Search the entries below for "custom" and copy each matching line.

---

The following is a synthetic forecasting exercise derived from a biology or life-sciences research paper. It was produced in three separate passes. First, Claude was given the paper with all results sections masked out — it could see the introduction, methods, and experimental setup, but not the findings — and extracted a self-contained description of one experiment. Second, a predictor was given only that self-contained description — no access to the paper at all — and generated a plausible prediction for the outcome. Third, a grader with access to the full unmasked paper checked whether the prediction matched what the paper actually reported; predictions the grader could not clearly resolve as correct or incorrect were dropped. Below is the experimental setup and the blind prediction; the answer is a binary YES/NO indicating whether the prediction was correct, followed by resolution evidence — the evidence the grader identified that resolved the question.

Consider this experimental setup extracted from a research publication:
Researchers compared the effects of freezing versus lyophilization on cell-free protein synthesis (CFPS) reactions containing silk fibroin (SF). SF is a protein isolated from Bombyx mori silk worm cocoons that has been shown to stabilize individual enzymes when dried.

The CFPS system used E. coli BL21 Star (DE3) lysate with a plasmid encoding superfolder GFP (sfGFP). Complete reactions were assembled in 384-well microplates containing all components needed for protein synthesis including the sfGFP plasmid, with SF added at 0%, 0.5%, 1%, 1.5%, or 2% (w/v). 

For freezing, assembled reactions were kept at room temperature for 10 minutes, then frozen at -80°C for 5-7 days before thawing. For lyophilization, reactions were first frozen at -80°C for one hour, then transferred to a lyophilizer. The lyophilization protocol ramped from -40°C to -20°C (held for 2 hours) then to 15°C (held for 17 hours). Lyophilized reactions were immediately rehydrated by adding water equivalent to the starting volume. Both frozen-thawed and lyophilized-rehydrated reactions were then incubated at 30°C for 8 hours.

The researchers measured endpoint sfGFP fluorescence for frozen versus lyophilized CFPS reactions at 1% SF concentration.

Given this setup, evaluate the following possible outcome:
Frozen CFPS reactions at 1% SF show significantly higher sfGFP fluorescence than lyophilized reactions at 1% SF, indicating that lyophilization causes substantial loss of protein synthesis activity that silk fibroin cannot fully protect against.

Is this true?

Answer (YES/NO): YES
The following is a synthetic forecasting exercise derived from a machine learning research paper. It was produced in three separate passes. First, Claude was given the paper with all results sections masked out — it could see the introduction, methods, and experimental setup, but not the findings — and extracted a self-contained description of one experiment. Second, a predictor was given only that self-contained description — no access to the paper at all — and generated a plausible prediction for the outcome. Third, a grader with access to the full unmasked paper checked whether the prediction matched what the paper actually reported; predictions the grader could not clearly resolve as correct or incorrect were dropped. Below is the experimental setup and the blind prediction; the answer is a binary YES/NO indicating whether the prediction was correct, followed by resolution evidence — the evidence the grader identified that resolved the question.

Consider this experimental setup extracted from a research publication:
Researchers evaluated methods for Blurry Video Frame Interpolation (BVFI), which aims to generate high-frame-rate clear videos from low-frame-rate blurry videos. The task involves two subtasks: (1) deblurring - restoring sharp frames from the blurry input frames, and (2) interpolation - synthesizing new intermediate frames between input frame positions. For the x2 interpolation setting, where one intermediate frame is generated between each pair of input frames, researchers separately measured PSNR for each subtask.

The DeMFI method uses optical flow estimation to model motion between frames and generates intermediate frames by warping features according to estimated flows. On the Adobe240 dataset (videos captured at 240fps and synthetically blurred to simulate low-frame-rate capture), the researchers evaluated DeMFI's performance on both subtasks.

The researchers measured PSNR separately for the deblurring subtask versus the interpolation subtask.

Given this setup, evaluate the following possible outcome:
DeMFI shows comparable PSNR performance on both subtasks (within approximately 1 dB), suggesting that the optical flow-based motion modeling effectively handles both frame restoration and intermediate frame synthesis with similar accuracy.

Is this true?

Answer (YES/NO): YES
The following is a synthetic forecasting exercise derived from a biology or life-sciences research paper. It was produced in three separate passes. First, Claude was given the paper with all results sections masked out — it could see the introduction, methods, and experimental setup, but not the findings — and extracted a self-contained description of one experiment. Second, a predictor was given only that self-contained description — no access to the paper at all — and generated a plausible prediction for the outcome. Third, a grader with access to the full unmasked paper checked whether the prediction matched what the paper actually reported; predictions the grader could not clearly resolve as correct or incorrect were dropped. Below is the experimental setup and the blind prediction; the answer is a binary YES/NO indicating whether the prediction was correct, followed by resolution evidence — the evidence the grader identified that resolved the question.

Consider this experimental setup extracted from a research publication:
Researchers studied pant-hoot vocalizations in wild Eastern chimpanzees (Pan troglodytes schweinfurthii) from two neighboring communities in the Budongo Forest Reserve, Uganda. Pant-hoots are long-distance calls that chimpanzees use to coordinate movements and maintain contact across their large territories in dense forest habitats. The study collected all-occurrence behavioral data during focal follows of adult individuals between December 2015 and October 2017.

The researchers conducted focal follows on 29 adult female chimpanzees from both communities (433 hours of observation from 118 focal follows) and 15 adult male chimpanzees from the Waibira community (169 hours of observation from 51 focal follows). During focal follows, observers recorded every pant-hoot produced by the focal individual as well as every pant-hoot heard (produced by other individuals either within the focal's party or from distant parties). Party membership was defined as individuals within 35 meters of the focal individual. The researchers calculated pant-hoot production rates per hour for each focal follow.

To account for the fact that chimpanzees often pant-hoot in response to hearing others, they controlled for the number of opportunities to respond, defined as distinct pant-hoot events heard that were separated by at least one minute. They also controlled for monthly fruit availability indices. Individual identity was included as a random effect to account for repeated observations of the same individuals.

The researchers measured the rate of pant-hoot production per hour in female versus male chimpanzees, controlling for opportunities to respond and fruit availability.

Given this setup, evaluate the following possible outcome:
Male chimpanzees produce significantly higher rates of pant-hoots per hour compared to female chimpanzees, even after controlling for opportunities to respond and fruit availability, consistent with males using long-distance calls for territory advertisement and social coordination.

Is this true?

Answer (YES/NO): YES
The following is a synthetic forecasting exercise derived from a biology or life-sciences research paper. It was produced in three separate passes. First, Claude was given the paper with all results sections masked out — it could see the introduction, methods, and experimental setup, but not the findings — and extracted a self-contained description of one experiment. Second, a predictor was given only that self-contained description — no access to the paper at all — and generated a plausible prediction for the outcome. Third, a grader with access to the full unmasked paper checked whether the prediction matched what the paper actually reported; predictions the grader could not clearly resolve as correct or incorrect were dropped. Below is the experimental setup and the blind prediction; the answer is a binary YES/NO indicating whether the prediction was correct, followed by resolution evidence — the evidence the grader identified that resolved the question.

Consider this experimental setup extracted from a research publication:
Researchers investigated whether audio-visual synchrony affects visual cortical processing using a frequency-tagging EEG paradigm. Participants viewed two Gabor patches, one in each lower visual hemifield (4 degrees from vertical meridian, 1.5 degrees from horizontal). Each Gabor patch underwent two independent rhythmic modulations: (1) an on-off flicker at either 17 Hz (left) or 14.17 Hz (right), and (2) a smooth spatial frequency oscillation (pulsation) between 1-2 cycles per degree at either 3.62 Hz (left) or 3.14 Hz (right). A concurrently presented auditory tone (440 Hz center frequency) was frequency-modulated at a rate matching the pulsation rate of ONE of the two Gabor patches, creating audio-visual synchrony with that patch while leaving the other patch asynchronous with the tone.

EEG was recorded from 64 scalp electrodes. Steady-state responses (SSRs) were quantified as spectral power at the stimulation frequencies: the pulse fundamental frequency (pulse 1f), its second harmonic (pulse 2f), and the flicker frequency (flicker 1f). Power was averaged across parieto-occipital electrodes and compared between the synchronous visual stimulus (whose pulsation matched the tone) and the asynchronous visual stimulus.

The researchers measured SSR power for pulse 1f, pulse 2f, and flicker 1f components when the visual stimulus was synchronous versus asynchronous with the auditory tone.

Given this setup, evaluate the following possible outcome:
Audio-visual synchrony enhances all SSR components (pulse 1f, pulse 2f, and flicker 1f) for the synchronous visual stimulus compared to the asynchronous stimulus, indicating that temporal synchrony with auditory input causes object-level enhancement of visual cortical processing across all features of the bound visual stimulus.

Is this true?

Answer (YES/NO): NO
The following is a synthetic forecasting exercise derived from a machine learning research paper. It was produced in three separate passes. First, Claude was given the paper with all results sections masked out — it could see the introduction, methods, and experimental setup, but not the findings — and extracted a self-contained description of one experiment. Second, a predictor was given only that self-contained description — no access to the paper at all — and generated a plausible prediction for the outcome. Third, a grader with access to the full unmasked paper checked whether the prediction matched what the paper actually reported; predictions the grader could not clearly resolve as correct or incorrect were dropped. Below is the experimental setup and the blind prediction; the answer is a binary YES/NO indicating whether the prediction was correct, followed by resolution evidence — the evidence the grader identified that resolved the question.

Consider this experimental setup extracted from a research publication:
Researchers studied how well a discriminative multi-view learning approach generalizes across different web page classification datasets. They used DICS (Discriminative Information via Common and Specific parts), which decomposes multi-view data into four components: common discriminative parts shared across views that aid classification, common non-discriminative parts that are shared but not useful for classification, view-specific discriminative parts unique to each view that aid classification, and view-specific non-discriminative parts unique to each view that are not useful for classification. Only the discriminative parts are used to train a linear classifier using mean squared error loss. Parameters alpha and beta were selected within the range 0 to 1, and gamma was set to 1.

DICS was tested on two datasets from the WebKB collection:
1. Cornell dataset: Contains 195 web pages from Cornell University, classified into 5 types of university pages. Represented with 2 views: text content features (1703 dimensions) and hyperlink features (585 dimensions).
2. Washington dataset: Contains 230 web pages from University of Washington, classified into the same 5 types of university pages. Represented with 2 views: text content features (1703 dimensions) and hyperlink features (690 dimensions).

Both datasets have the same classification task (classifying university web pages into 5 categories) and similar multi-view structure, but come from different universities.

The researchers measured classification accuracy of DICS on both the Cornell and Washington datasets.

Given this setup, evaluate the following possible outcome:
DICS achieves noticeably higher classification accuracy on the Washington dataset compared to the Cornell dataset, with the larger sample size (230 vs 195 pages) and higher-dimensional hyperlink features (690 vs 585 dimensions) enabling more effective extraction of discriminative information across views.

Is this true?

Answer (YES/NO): NO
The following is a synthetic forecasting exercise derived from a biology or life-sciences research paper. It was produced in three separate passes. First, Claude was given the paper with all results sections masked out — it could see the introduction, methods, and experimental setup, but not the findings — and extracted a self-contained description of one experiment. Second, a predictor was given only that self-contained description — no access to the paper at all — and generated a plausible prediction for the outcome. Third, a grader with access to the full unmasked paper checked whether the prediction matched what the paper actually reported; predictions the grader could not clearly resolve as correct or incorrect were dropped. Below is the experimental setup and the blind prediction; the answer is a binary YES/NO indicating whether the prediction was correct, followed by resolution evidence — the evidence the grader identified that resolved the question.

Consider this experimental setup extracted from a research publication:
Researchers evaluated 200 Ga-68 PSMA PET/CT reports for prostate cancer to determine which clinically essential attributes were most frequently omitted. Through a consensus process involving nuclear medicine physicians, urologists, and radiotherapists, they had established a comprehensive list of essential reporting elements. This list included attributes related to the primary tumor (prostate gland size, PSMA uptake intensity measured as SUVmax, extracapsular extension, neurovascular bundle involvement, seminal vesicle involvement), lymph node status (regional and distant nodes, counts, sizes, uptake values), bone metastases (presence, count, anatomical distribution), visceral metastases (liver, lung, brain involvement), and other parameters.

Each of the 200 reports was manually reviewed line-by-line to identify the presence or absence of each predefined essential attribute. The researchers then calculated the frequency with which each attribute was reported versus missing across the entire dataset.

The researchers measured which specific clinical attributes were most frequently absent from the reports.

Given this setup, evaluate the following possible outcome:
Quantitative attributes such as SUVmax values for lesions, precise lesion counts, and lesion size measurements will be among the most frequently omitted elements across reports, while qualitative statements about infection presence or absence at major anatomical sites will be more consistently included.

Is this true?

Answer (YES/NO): YES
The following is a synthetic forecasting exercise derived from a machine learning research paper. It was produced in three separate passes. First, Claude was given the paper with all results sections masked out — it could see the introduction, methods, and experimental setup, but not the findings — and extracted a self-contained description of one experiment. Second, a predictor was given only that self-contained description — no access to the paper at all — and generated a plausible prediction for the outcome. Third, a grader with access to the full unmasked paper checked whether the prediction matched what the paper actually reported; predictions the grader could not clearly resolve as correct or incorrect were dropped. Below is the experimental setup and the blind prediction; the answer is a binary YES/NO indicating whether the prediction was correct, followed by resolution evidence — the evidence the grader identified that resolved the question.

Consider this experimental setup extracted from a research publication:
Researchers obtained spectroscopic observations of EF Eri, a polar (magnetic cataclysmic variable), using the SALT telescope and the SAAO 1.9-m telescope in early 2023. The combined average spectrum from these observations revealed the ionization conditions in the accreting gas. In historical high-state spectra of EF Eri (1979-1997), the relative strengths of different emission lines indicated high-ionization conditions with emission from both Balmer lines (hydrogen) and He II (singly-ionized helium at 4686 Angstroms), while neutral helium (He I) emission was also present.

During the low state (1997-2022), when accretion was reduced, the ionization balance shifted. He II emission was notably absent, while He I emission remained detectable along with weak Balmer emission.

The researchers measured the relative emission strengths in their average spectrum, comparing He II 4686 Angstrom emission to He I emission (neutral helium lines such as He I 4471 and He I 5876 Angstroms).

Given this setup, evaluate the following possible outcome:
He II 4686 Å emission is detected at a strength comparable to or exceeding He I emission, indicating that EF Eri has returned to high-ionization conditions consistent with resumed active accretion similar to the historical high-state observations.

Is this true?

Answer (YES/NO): YES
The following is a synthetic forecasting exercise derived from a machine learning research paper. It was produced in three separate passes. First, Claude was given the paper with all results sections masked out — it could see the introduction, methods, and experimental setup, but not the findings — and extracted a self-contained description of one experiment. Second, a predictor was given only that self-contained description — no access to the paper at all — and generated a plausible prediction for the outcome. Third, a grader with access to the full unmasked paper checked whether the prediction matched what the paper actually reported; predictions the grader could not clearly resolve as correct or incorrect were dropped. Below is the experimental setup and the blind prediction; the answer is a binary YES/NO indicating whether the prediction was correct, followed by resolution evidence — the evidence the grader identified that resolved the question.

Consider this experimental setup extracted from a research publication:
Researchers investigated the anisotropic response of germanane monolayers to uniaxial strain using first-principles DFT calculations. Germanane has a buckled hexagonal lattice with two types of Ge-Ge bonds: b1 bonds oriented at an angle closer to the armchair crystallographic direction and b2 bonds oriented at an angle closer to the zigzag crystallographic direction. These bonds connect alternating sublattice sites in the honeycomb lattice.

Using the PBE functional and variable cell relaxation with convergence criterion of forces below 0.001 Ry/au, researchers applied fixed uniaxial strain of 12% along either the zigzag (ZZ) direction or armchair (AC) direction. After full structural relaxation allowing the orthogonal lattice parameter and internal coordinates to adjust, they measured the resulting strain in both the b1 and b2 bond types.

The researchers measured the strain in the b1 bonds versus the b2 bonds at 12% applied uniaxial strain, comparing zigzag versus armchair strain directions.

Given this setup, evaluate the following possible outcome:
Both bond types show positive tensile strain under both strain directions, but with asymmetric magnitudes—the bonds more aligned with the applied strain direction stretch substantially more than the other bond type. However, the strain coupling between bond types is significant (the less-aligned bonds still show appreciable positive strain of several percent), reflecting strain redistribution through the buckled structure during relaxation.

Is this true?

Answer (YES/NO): NO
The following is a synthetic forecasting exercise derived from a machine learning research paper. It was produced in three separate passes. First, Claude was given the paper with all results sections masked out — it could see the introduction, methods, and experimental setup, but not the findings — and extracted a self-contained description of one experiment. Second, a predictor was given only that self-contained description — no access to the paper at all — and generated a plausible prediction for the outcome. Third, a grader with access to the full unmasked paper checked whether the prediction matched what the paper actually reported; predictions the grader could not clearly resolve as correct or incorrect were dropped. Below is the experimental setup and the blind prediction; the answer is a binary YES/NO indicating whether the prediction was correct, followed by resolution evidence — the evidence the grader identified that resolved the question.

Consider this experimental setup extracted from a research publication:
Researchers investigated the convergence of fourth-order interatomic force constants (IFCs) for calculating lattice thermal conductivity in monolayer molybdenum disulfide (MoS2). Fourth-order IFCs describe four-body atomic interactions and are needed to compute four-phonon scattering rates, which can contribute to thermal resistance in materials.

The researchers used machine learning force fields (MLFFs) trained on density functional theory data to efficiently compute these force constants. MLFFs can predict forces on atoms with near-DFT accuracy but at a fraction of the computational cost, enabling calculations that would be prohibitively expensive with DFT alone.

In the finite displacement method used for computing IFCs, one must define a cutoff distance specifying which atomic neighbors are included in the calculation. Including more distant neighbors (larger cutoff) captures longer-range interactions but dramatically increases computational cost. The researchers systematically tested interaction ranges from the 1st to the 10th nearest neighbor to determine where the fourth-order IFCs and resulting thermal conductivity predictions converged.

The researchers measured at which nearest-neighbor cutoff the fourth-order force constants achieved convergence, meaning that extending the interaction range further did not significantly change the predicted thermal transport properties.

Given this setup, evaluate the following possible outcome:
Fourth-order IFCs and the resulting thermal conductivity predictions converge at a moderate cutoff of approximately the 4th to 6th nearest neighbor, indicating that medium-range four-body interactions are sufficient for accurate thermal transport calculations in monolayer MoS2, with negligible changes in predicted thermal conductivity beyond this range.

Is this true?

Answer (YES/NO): YES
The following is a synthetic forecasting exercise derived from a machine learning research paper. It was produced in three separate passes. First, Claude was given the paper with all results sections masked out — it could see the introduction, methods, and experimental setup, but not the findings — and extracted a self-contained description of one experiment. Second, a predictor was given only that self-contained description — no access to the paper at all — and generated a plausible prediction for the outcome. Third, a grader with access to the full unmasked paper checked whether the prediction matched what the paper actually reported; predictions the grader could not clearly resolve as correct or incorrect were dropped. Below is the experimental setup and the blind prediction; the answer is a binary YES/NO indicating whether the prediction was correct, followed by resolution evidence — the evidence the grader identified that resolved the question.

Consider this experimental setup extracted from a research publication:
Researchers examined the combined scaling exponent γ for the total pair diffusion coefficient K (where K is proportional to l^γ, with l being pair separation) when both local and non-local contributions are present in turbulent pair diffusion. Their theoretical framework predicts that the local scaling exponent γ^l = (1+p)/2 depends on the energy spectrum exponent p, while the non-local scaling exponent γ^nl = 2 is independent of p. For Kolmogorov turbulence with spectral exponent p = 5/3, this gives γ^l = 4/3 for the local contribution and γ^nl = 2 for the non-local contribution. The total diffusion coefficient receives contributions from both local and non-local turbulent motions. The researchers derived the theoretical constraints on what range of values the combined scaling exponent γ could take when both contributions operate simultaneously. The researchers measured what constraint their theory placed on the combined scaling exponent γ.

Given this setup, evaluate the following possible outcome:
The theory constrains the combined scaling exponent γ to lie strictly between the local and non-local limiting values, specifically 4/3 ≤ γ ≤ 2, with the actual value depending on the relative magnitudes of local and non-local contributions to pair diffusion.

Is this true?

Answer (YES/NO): YES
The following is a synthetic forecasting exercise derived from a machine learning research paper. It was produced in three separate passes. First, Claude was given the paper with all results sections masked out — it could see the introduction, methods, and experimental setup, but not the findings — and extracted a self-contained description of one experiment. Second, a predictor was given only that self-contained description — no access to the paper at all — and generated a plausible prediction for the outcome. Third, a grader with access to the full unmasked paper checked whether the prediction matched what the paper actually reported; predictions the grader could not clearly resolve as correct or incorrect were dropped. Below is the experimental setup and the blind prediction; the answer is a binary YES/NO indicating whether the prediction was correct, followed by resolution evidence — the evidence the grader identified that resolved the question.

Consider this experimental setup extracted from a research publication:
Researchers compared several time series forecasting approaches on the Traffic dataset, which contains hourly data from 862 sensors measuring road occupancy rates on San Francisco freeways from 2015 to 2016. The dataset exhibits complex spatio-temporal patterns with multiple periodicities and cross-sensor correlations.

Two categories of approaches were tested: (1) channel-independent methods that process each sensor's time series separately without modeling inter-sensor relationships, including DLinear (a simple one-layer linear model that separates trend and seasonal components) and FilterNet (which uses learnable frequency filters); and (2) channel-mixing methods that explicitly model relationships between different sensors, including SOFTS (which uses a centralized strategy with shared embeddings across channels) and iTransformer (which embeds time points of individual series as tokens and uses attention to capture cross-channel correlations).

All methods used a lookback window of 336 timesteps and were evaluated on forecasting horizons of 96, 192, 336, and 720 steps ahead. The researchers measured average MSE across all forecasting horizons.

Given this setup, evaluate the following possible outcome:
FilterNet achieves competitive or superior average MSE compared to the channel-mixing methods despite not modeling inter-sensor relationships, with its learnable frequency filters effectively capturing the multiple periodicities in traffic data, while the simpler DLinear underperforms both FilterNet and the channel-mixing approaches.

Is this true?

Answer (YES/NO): NO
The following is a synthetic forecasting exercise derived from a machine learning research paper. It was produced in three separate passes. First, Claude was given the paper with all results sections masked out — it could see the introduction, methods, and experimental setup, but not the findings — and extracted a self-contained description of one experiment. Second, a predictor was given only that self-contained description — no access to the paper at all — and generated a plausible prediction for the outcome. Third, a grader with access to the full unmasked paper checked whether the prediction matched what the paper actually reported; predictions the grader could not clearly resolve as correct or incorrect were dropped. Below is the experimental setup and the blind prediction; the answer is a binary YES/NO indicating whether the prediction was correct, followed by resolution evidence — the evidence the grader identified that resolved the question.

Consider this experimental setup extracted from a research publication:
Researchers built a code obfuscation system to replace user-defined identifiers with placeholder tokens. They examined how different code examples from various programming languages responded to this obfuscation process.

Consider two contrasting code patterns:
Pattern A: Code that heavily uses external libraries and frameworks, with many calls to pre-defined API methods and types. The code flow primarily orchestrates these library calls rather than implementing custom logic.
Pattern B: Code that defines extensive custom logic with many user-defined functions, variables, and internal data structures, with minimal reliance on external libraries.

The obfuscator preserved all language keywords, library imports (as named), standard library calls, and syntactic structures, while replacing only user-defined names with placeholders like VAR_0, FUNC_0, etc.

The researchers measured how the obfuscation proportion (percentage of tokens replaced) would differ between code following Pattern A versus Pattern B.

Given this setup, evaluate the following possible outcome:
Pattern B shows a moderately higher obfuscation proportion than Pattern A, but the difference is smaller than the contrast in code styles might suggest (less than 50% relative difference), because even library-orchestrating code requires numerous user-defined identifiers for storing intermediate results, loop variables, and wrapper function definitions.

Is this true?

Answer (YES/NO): NO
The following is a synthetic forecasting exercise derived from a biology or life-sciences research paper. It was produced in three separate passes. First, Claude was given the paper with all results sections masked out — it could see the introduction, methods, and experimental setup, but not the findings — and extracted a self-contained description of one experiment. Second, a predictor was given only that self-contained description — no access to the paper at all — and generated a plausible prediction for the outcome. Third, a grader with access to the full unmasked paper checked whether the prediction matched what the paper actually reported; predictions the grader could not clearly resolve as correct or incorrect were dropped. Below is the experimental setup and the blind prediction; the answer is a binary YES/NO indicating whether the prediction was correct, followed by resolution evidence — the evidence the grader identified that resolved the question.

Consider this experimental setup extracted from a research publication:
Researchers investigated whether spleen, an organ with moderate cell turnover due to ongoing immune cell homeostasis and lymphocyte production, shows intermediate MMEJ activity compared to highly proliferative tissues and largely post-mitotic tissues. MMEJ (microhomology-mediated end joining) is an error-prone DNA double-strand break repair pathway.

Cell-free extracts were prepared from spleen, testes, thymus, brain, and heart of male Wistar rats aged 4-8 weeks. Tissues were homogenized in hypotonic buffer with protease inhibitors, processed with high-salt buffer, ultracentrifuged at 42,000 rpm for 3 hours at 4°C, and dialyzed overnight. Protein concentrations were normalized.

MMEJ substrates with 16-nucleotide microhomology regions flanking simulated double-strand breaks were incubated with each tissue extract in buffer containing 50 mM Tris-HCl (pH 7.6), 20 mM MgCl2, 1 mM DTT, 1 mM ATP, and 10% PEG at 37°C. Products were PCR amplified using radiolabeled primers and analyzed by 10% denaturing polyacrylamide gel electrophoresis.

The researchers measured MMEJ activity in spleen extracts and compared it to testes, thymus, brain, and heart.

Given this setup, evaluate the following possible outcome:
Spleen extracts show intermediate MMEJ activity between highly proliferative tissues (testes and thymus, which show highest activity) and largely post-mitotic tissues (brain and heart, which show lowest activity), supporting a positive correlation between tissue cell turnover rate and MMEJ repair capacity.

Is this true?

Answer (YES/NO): NO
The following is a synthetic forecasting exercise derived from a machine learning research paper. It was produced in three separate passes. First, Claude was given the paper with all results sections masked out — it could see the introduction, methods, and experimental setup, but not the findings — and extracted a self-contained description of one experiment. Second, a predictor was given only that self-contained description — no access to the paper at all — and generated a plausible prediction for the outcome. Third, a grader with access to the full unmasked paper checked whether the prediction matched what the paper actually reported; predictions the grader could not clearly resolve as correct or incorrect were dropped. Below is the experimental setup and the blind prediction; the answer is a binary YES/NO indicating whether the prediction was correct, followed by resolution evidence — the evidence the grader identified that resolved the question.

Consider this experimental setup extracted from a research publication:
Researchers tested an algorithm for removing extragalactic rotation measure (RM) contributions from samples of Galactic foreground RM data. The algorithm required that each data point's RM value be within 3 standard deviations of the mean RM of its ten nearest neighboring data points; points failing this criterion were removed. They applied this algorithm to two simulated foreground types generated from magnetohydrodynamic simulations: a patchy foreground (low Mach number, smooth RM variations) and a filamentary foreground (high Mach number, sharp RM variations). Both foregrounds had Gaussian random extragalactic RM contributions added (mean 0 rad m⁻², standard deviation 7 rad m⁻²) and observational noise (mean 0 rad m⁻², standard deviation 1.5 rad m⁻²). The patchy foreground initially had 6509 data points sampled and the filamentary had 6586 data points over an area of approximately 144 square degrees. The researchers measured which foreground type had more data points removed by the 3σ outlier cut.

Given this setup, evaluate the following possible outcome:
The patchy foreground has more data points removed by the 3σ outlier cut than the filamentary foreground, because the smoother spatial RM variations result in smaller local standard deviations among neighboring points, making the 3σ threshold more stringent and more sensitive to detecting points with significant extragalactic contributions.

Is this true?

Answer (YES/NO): YES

---

[ANSWER BOX]
Pattern A: Code that heavily uses external libraries and frameworks, with many calls to pre-defined API methods and types. The code flow primarily orchestrates these library calls rather than implementing custom logic.
Pattern B: Code that defines extensive custom logic with many user-defined functions, variables, and internal data structures, with minimal reliance on external libraries.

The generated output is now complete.